The Delusional President We Know, Or The Delusional Candidate We Don’t?

Now that I’ve calmed down quite a bit from the shock of today’s ruling — a shock exacerbated by the fact that Fox, reading the opinion as written, initially announced the mandate was struck down — I’ve taken a look at both Obama’s and Romney’s statements about the ruling.

As for Obama, he continues to tell us that we can all keep our insurance, that our insurance companies won’t increase our rates “for no reason,” that in 2014 states will be offering us “an array of quality, affordable, private health insurance plans to choose from,” etc., etc. These are all the lies we’ve been told since the democrats started working to pass this monstrosity.

But what’s more disturbing is this statement from Obama: “Today, the Supreme Court…upheld the principle that people who can afford health insurance should take the responsibility to buy health insurance.” He taught in a law school, right?
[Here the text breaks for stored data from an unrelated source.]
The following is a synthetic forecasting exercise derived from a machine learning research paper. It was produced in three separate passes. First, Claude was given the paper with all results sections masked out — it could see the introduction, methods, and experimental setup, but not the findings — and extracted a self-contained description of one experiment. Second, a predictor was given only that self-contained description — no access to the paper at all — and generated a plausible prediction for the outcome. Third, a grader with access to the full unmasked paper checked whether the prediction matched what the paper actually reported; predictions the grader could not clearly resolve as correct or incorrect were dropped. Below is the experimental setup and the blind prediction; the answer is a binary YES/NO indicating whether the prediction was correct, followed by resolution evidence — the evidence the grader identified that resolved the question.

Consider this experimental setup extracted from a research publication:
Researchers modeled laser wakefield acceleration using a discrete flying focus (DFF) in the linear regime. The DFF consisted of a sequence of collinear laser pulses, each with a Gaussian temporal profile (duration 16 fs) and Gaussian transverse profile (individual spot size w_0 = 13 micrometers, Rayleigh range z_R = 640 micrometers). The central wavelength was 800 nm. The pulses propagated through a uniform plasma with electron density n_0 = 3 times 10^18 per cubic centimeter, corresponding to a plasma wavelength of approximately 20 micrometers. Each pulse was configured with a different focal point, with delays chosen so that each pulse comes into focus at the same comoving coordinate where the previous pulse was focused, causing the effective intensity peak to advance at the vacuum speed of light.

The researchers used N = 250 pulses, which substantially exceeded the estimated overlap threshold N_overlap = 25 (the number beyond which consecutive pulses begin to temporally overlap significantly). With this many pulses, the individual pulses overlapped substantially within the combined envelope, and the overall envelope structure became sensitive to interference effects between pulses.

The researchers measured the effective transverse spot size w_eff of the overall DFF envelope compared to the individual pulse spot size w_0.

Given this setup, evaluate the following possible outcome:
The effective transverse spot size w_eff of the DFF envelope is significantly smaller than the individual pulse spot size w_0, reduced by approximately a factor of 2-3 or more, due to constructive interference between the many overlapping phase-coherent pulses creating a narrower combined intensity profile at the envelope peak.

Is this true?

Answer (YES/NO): NO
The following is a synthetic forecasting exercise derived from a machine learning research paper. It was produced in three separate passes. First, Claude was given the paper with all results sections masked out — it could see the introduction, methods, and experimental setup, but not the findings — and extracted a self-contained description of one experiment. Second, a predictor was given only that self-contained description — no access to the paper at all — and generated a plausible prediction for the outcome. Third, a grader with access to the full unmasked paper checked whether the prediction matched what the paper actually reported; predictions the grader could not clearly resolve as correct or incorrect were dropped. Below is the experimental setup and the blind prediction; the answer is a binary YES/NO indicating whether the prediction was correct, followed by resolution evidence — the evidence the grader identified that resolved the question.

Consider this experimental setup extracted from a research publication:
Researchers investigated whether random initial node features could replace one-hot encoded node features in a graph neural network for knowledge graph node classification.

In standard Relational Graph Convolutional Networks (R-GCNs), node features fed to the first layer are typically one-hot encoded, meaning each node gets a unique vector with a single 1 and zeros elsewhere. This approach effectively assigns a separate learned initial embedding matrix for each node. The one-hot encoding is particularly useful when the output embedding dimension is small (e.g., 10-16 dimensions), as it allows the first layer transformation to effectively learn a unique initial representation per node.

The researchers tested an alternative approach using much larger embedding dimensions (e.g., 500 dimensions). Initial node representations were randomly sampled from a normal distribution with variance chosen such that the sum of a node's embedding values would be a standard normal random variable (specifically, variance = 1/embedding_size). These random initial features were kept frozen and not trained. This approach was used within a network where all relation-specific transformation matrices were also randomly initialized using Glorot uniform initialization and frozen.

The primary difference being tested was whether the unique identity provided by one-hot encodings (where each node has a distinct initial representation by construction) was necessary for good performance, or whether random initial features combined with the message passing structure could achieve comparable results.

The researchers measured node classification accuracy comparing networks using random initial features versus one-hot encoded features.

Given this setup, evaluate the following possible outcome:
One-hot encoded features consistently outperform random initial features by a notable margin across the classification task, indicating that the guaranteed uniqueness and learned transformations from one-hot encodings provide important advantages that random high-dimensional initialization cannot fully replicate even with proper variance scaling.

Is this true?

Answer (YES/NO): NO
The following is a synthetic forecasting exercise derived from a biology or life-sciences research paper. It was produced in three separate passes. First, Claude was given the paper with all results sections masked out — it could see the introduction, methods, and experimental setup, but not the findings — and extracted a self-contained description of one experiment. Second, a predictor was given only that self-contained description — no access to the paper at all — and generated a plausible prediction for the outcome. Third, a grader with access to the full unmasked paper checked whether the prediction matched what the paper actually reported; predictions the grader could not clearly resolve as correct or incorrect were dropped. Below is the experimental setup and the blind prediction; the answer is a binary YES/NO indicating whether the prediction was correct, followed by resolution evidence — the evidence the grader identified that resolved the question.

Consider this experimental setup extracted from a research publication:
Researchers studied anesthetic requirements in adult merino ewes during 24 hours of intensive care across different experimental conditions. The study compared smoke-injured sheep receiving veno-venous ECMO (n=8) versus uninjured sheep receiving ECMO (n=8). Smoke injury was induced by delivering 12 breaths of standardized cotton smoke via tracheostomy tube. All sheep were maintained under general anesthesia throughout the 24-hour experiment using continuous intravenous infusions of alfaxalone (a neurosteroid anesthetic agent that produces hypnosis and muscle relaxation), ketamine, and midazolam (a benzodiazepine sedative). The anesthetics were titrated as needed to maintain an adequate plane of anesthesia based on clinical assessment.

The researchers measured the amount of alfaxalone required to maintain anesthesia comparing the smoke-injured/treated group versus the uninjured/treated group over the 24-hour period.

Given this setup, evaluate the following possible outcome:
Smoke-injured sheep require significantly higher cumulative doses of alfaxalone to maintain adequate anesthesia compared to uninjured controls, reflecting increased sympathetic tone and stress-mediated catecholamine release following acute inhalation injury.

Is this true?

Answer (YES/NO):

I think I read somewhere that he even taught Constitutional law. The Supreme Court did not uphold the principle behind the Obamacare legislation. All it did was (perhaps erroneously) uphold this legislation as constitutional. And here is our President, treating today’s ruling as if it’s a mandate for Obamacare as policy! He must be delusional.

And yet, the delusional candidate we don’t know, Mitt Romney, isn’t much better. Watch his brief reaction to the ruling, on this video:

How does Romney propose to mandate that insurance companies accept subscribers with pre-existing conditions, and ensure “access to affordable health care,” without increasing the size and scope of government? Without having “the federal government get between us and our doctors”? In his remarks, he says he plans to do this. I’d like to see precisely how. Obama and his democratic allies found it necessary to force a bunch of young, healthy people into the insurance market, in order to create the pretense of “paying” for goodies of the type that Romney promises.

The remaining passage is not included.